De la revolución espiritual

"La publicidad nos hace desear coches y ropa. Tenemos empleos que odiamos para comprar mierda que no necesitamos. Somos los hijos medianos de la historia, desarraigados y sin objetivos. No hemos vivido una gran guerra, ni una gran depresión. Nuestra guerra es una guerra espiritual, nuestra gran depresión son nuestras vidas. Crecimos con la televisión que nos hizo creer que algún día seríamos millonarios, dioses del cine o estrellas del rock. Pero no lo seremos. Y poco a poco lo entendemos. Lo que hace que estemos muy, muy cabreados".
Es lo que dice Tyler Durden a su cada día creciente "Club de la Lucha".

Y es cierto. Cada palabra, cada silencio, si escuchamos a Lacan diciendo que nuestro deseo, en realidad, no es nuestro, sino del otro, de los demás.
Vamos por partes.
Lacan, haciendo una relectura de Freud, afirma que toda persona nace con una falta, una brecha, que no se puede llenar, pues esa brecha es el precio que pagamos por el lenguaje, por nuestra capacidad de simbolizar. Es una brecha que es peligrosa, pues pide ser llenada irracionalmente y sin atenerse a las consecuencias (así surgen los famosos goces) y, precisamente por eso, también es motivacional, porque nos impulsa a eliminar la desazón que el hueco simbólico nos provoca.
Nacemos y, al no haber aprendido aún a hablar, lloramos, pero quizá no sabemos por qué lloramos, tiene que ser la figura materna la que interprete la causa de nuestro llanto. Es esa figura la que nos cambia o da de comer, por tanto, ya desde el principio, el deseo no es nuestro, sino una interpretación que viene de fuera y que nosotros vamos interiorizando.

Información proporcionada:
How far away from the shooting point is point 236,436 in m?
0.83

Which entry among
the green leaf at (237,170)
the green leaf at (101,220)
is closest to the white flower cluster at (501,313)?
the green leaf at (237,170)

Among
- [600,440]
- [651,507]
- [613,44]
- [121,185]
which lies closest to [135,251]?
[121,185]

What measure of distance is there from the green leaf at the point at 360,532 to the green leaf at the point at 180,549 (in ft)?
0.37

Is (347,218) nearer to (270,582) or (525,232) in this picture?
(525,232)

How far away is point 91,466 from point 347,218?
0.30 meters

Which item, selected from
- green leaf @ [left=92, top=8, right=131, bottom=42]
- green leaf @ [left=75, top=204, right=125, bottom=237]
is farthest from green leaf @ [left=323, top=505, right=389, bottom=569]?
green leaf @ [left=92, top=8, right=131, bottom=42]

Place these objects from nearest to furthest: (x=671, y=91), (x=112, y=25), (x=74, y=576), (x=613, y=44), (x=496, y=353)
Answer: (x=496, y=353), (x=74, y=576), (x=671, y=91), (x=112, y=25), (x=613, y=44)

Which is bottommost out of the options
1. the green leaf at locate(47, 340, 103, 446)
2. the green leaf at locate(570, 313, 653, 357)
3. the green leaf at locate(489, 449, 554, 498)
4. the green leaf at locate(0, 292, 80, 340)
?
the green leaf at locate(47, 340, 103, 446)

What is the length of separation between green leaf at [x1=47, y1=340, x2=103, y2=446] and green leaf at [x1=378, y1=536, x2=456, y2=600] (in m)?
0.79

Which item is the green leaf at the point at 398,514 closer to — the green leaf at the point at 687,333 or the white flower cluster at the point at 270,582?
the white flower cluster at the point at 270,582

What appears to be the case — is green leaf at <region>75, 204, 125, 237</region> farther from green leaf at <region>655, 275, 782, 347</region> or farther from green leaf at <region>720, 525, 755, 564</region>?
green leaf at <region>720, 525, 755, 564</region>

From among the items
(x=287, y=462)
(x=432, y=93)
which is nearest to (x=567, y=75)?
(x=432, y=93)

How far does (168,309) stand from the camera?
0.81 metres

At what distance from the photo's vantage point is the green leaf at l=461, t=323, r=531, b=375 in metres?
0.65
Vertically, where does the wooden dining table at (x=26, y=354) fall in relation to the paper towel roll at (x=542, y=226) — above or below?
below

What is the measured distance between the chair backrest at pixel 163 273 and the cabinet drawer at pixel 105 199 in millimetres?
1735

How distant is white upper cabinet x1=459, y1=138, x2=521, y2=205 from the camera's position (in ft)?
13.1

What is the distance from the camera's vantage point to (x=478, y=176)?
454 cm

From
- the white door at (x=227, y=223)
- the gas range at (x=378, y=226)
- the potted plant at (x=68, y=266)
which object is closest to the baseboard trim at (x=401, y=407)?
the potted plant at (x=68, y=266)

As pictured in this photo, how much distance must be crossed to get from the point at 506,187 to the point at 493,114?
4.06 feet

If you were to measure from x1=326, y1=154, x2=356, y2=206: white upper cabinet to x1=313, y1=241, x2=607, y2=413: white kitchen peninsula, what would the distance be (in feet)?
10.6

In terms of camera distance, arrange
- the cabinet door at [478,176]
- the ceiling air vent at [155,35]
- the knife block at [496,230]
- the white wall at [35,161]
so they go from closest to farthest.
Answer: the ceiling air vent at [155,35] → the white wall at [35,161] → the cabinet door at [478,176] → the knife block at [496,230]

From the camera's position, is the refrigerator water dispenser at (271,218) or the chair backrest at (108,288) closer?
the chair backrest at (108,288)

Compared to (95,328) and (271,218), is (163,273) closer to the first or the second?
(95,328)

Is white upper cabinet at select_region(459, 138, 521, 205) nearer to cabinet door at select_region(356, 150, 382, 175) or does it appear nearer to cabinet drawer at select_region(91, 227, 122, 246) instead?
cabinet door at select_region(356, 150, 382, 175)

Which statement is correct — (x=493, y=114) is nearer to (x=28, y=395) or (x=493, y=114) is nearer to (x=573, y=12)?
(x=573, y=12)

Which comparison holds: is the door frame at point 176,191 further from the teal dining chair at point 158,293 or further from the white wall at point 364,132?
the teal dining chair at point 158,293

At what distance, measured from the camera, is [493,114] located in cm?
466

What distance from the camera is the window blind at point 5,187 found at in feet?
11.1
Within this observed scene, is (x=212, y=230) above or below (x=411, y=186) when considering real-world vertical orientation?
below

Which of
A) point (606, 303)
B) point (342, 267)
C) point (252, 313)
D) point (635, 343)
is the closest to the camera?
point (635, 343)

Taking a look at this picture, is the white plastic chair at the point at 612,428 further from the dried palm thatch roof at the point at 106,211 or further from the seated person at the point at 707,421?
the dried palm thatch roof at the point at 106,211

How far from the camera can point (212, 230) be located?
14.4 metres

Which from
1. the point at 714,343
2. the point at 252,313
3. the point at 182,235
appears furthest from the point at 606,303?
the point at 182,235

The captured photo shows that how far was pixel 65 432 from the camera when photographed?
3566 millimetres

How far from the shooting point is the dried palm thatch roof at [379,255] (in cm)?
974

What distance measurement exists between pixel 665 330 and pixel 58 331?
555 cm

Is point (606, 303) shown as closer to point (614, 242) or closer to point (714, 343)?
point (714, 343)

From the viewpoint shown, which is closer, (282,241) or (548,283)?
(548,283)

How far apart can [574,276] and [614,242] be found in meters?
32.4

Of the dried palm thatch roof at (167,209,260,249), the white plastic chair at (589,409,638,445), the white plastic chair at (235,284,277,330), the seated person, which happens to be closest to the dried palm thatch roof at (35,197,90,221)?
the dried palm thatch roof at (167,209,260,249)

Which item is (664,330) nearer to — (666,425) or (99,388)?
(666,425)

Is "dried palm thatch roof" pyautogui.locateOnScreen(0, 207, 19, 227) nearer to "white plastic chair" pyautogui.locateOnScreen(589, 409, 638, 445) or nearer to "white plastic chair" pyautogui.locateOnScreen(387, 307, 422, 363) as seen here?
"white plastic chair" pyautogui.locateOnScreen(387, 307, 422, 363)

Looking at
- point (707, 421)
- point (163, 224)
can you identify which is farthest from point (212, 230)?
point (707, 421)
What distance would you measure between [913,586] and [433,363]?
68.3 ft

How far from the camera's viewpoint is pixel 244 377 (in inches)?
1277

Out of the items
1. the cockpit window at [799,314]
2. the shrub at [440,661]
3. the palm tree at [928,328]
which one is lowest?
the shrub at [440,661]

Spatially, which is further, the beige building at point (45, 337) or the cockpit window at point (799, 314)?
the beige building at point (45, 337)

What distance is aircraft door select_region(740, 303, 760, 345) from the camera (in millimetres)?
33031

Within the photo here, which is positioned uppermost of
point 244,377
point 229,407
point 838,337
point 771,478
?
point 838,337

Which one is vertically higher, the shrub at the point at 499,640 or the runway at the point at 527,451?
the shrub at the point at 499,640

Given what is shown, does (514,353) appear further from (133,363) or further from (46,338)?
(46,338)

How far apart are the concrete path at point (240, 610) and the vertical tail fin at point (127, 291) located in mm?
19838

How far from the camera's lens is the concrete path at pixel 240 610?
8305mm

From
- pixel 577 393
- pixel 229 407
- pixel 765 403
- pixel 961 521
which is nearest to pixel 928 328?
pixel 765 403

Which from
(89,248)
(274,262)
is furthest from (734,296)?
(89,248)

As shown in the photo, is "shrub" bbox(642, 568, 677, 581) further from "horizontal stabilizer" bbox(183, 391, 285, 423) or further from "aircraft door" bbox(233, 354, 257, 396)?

Tarea planteada:
Transcribe sin ningún cambio el fragmento del texto sobre Lacan y el deseo que empieza con las palabras "Vamos por partes." y acaba con "nosotros vamos interiorizando.".

Respuesta a la tarea:
Vamos por partes.
Lacan, haciendo una relectura de Freud, afirma que toda persona nace con una falta, una brecha, que no se puede llenar, pues esa brecha es el precio que pagamos por el lenguaje, por nuestra capacidad de simbolizar. Es una brecha que es peligrosa, pues pide ser llenada irracionalmente y sin atenerse a las consecuencias (así surgen los famosos goces) y, precisamente por eso, también es motivacional, porque nos impulsa a eliminar la desazón que el hueco simbólico nos provoca.
Nacemos y, al no haber aprendido aún a hablar, lloramos, pero quizá no sabemos por qué lloramos, tiene que ser la figura materna la que interprete la causa de nuestro llanto. Es esa figura la que nos cambia o da de comer, por tanto, ya desde el principio, el deseo no es nuestro, sino una interpretación que viene de fuera y que nosotros vamos interiorizando.